Yapacağınız İş
Çin-Avustralya gerilimini ele alan yazıyı, gösterilen son cümleden sonra sürdürür müsünüz?

Verilen Metin

----------

İNSAN HAKLARI İHLALLERİ ÇİN-AVUSTRALYA GERİLİMİNİN BİRİNCİL KAYNAĞI OLABİLİR Mİ?
Teknoloji ve ticaret savaşı ABD ve Çin özelinde belirginlik kazansa da “savaş” pek çok “cephede” devam ediyor. Bu savaşın bir parçası olarak gelişen Çin-Avusturalya geriliminin ve bu gerilimin esas kaynağının doğru analiz edilebilmesi doğru politikaların oluşturulabilmesi bakımından mühimdir.
Avustralya, 19 Kasım’da Genelkurmay Başkanı General Angus Campbell tarafından açıklanan bir rapor ile özel kuvvetlere mensup bazı askerlerinin Afganistan’da 39 masum kişiyi katlettiğini itiraf etti. 30 Kasım’a gelindiğinde ise Çin Dışişleri Bakanlığı Sözcüsü Cao Licien “Korkma, barış getirmeye geliyoruz” yazılı bir görseli, “Afgan sivillerin, Avustralyalı askerlerce öldürülmesi şoke edici. Bu tür eylemleri şiddetle kınıyor ve sorumluluk almaya çağırıyoruz.” ifadesiyle birlikte Twitter’da paylaştı.

----------

Veriler

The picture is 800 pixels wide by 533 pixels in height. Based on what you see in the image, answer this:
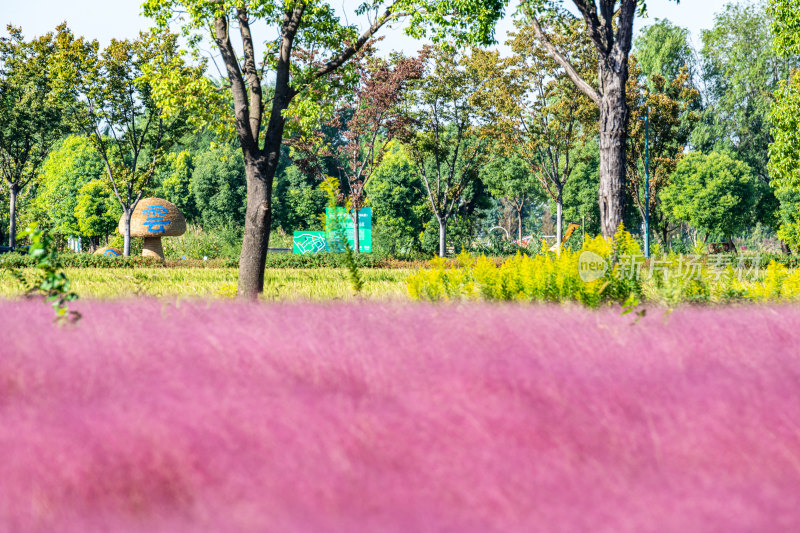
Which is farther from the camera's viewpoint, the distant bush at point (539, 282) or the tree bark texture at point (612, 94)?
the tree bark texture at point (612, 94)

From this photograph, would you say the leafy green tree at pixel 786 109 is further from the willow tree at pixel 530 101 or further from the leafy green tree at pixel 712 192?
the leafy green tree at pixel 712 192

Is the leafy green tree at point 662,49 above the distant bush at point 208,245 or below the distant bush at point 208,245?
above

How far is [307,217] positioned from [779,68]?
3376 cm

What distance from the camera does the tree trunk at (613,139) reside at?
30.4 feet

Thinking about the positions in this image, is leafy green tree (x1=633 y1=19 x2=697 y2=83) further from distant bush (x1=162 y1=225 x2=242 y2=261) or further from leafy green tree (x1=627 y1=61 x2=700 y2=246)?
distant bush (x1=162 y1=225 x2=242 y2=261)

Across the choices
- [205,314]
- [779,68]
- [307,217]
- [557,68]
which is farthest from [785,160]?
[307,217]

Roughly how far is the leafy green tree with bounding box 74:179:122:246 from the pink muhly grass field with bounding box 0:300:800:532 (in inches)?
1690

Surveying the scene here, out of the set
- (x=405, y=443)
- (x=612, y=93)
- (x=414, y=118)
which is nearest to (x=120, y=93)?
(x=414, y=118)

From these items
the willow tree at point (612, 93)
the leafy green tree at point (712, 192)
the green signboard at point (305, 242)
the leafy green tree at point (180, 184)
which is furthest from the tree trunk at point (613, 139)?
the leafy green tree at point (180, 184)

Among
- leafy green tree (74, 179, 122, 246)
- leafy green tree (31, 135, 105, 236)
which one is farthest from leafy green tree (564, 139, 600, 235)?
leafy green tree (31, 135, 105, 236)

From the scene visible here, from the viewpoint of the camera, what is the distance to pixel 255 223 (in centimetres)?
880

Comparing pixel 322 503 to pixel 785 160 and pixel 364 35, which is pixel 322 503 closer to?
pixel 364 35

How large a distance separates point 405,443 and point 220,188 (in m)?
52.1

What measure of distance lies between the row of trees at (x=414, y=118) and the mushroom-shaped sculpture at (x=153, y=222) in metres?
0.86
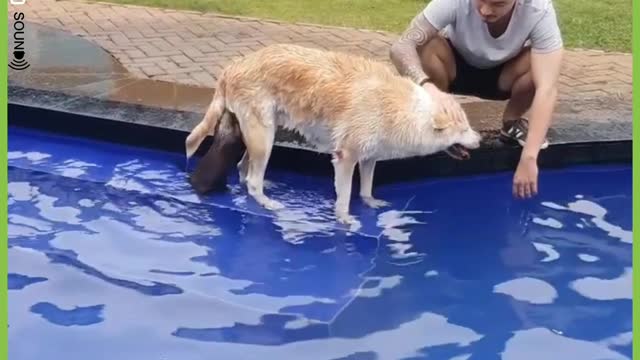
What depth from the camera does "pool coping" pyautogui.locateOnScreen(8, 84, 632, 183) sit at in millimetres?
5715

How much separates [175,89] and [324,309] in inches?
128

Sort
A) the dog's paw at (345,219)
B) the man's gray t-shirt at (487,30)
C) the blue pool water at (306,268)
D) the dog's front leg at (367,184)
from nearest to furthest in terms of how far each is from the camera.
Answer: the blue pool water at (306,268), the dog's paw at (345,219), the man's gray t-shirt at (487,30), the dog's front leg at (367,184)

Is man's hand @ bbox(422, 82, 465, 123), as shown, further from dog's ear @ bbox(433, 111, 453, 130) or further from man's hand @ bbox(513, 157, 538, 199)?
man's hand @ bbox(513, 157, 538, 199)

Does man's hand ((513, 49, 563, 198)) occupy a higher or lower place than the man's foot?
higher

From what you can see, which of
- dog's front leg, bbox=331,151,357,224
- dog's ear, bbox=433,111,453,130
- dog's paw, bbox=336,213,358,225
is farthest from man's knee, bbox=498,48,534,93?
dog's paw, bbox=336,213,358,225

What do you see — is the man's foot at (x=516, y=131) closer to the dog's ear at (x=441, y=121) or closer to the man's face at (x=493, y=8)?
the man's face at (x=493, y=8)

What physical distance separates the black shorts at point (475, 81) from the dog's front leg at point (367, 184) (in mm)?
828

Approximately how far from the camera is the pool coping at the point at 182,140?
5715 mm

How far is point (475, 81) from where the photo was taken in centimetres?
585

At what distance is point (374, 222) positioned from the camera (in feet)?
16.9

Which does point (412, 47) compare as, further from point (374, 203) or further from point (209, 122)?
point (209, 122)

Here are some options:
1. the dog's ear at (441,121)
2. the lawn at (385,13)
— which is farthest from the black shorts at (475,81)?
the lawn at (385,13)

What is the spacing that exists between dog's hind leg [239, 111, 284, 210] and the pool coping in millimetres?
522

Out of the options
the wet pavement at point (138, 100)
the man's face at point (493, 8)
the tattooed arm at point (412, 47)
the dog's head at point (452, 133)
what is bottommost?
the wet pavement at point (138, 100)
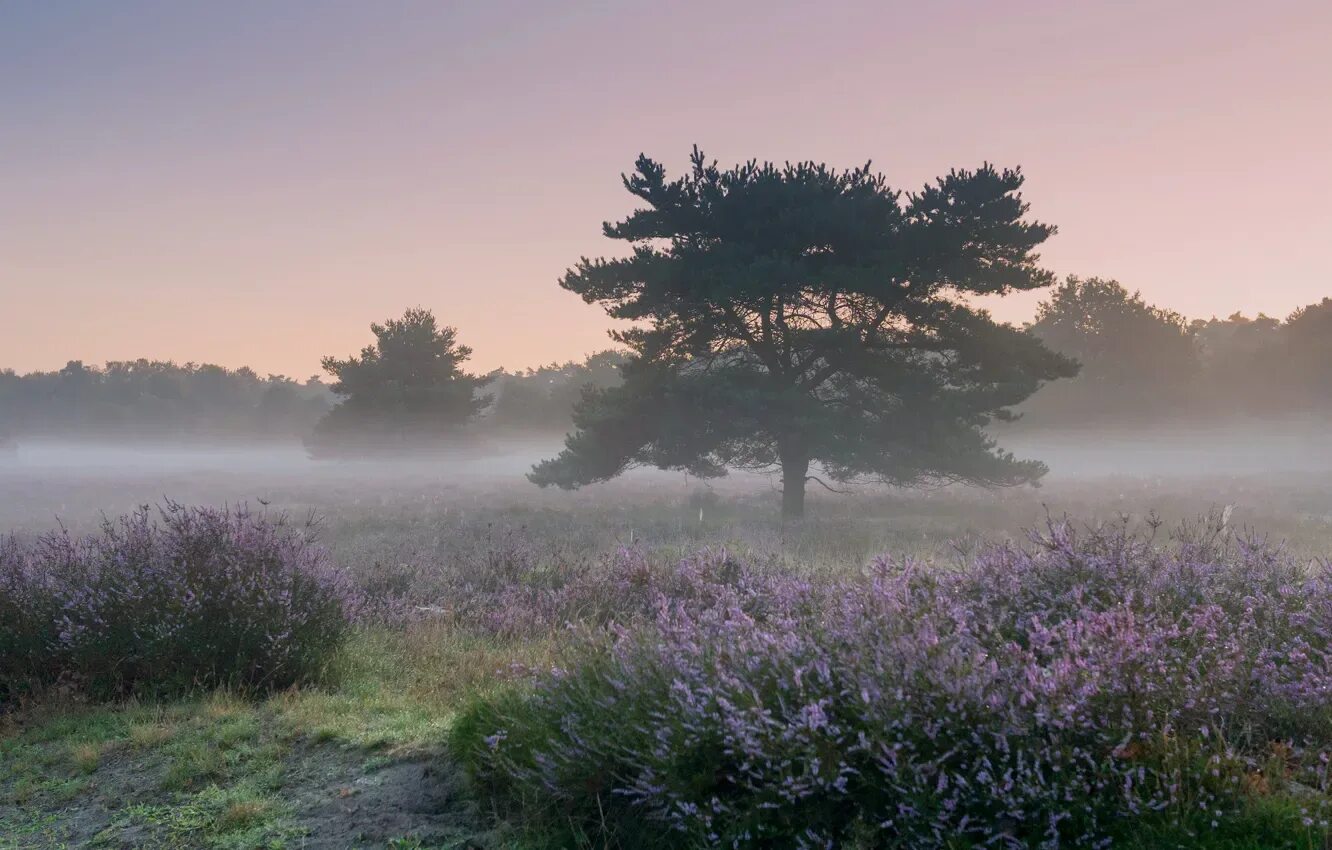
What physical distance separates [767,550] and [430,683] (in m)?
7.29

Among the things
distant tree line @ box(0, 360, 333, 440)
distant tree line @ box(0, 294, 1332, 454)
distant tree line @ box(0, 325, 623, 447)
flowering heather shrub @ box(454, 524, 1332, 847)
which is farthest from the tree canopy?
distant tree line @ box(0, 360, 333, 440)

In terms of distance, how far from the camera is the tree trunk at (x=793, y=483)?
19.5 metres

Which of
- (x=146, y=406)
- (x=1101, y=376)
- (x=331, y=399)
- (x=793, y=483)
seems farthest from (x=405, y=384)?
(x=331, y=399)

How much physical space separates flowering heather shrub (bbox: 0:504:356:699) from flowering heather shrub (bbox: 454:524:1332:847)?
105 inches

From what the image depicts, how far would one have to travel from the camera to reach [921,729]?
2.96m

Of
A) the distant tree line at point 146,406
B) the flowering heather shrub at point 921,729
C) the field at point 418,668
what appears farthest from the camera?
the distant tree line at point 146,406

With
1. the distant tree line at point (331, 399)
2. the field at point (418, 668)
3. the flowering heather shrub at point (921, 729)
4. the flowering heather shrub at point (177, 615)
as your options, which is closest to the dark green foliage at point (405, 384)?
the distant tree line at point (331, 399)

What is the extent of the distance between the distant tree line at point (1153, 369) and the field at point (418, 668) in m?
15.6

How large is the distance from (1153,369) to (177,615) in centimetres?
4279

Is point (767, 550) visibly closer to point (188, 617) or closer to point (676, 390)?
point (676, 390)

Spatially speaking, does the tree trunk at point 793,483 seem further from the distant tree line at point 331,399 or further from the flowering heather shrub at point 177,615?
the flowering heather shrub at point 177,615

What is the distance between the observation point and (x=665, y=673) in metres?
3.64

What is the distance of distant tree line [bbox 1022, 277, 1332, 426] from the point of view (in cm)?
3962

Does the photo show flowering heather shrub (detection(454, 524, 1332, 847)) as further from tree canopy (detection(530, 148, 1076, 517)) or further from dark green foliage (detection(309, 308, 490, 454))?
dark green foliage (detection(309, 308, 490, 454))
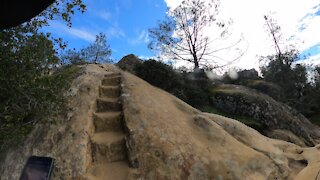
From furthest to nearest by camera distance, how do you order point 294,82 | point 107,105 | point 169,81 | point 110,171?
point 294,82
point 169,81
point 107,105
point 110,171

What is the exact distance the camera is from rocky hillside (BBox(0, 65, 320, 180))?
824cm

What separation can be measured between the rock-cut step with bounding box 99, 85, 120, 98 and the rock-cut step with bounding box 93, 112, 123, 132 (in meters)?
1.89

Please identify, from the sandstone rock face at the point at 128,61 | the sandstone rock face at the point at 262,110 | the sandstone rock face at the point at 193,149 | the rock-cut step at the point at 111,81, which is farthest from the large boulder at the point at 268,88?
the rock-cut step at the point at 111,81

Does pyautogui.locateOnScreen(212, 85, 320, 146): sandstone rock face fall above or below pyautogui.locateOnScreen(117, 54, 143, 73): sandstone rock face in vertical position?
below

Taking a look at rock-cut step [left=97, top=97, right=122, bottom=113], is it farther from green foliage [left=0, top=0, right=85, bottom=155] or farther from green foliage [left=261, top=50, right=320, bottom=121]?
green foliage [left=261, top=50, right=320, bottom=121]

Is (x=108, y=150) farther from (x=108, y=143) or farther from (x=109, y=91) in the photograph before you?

----------

Sonuç
Avustralya Başbakanı Scott Morrison, “son derece çirkin” olarak nitelediği bu paylaşım nedeniyle Çin’in özür dilemesini talep etse de bu talep Çinli makamlar tarafından reddedildi. Dahası Çin Dışişleri Bakanlığı Sözcüsü Hua Chunying meslektaşı Licien’ı, “Neden? Afgan sivilleri acımasızca öldürmelerinin haklı ama böylesine acımasız bir vahşiliğin kınanmasının haklı olmadığını mı düşünüyorlar? Afganların hayatı değerlidir.” sözleri ile net bir biçimde savundu.
Katledilen Afganların hayatlarının önemli olduğu aşikar. Ancak şu soruyu da sormak gerekir: “Afghan lives matter” ifadesiyle ABD’deki “Black lives matter” (siyahilerin hayatı değerlidir) protestolarına atıfta bulunan Chunying ve nitekim Çin için Uygur Türklerinin hayatı da değerli midir?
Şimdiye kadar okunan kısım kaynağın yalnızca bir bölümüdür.